Community leaders, specialists, researchers, elected officials, and unnamed sources have protested on social media against the violence sanctioned by Governor Cláudio Castro’s administration in the favelas of Complexo da Maré in Rio de Janeiro’s North Zone. Maré residents have once again experienced brutal violence by the Special Operations Battalion (BOPE), an elite squad of the Rio de Janeiro Military Police (PM).

At the time of the operations, which took place from Sunday night into Monday morning, April 16-17, many residents were walking in the streets and enjoying the end of their weekend. There were several cultural events taking place in the areas when caveirões, PM armored vehicles, and hundreds of police invaded the favelas that make up Complexo da Maré, initiating the confrontation.

“At 12:15am this Monday (April 17), police armored vehicles entered the favelas that make up Complexo da Maré. We have reports of shootings in Rubens Vaz, Nova Holanda, and Parque União favelas,” shared the NGO Redes da Maré in a Twitter post, at 12:55am. Were it not for the date of this more recent post, this ‘new information’ could have been easily confused with an ‘older’ post published just 48 hours earlier, on April 14, following yet another police invasion. This marked the second instance of police operations that the community in three days.

UPDATE | OPERATION 🚨 There are still reports of shots fired in Nova Holanda and Parque União areas, with the presence of two armored vehicles moving through the streets of the favelas.

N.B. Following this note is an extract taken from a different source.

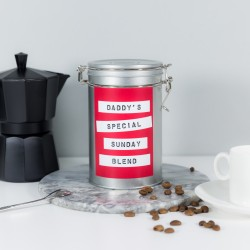 Coffee Gift Tin for Dads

According to a report by the Fogo Cruzado Institute, the first 100 days of Cláudio Castro’s government—who has been referred to as the “governor of massacres” by human rights organizations and favela social movements—were marked by an increase in victims of stray bullets and a lack of transparent policies concerning public safety. “Between January 1 and April 10 of this year, 52 people were victims of stray bullets in Greater Rio de Janeiro. This represents a 79% increase compared to the same period in 2022 [when 29 were killed],” shared the survey released by Fogo Cruzado, which also refers to the mapping of 1,014 shootouts that have occurred in Greater Rio.

Police Invasion on April 17 Brings Panic and Death to Maré

Residents recorded videos of the police operations on April 17; in these videos, which were widely circulated on social media, there are residents running and attempting to take shelter amidst smoke, pepper spray, sounds of gunshots, and shouting: “There are children here. It’s residents! It’s residents! It’s residents!” shouted a desperate man.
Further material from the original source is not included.